:: Information provided ::
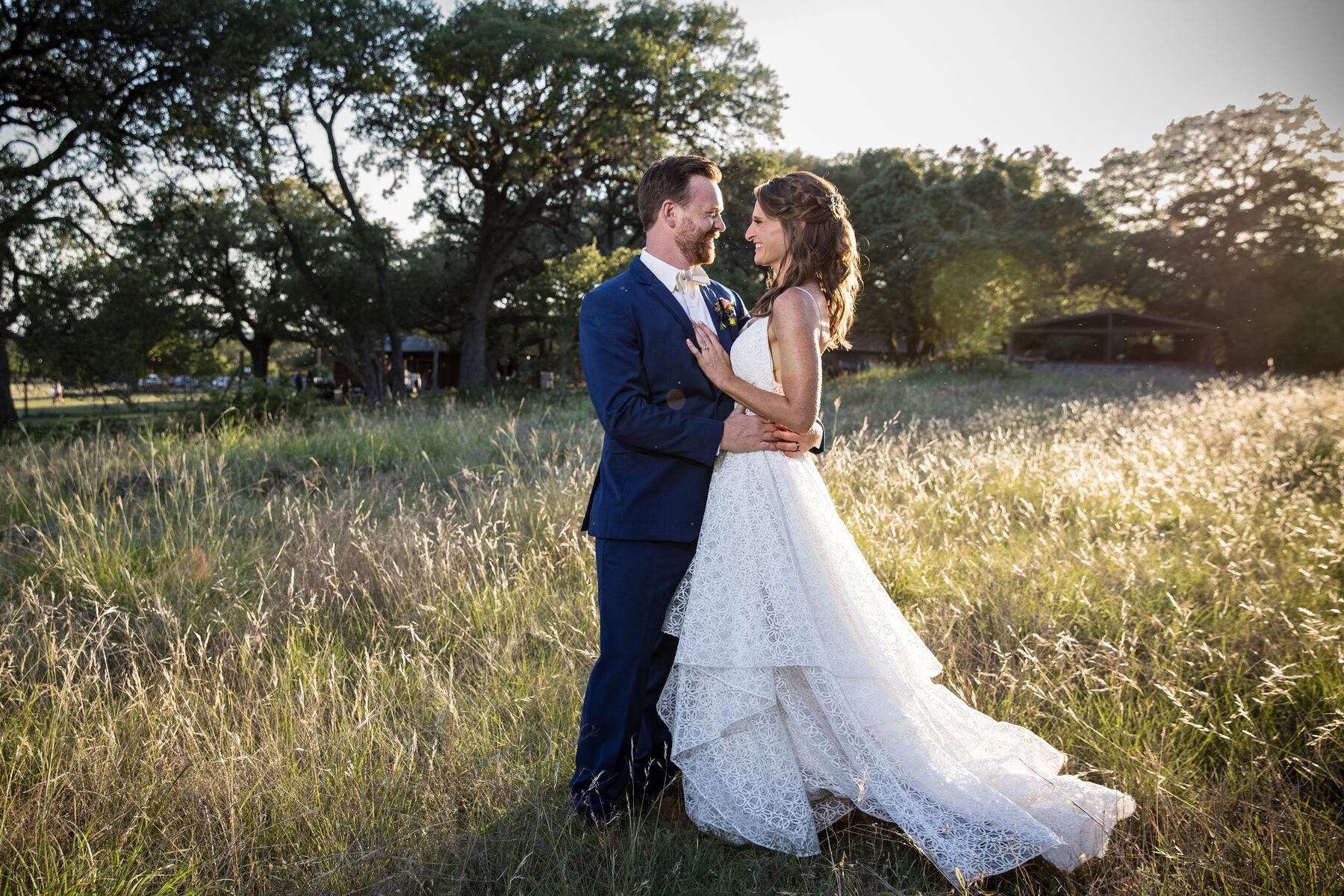 Couple in golden grass field at sunset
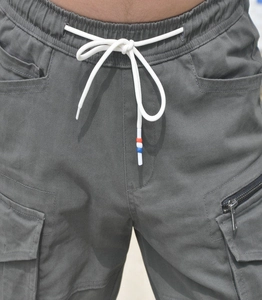 Detail of gray cargo motorcycle pants featuring elastic waistband and drawstring with metal zipper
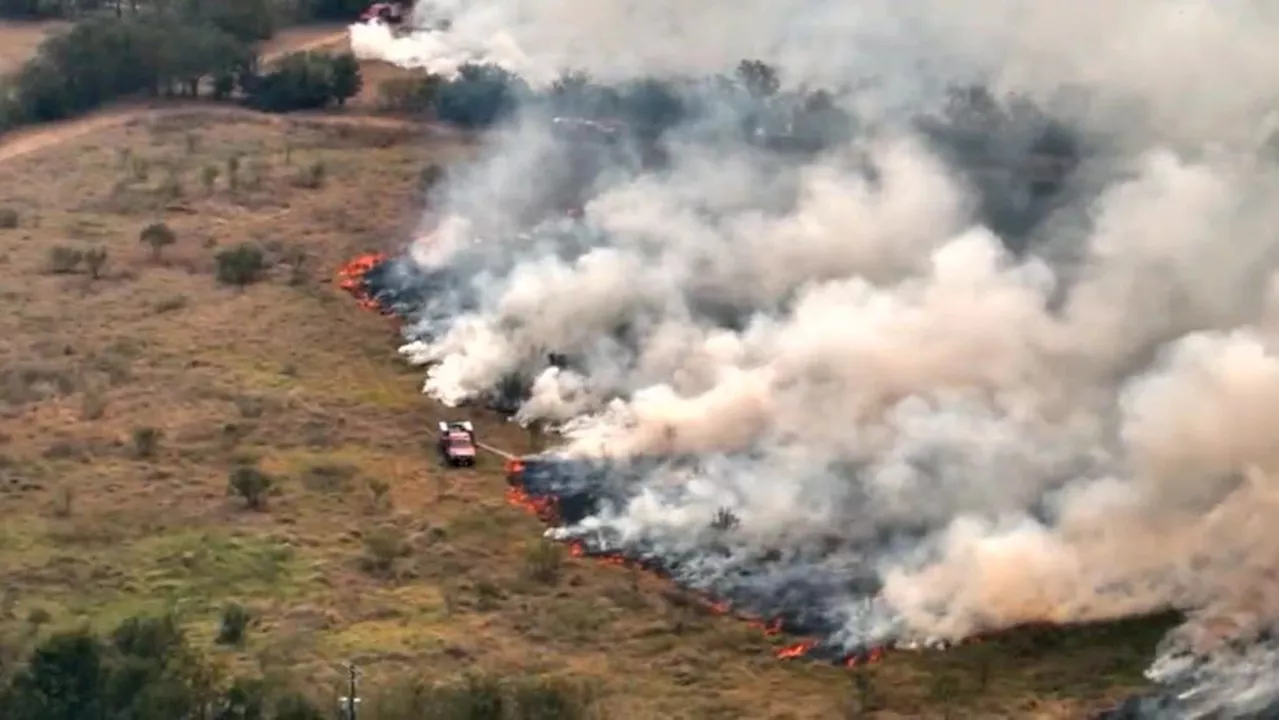 Over 100 firefighters battle E Austin brush fire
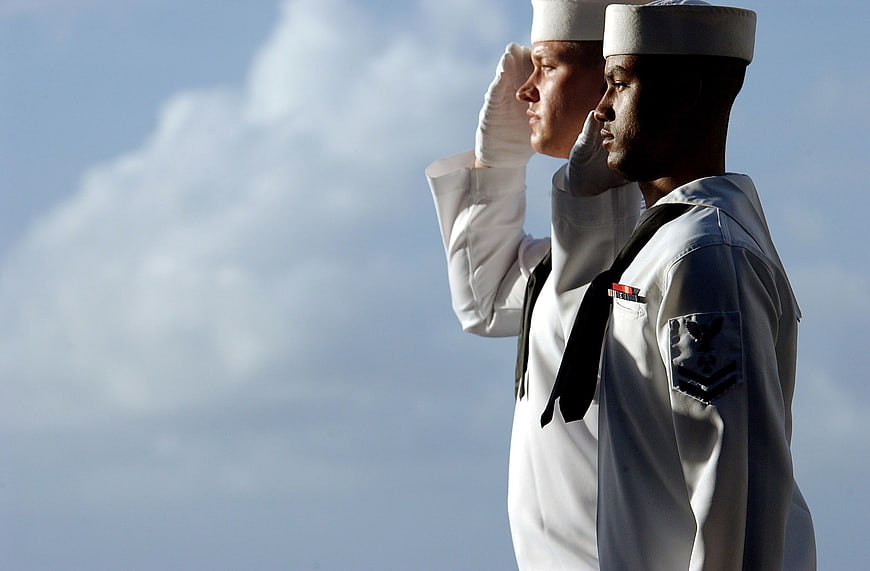 Two Navy Sailors Saluting Against Blue Sky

:: About this task ::
Exclude every picture and copy the remaining data exactly.

:: Answer box ::
 Couple in golden grass field at sunset
 Detail of gray cargo motorcycle pants featuring elastic waistband and drawstring with metal zipper
 Over 100 firefighters battle E Austin brush fire
 Two Navy Sailors Saluting Against Blue Sky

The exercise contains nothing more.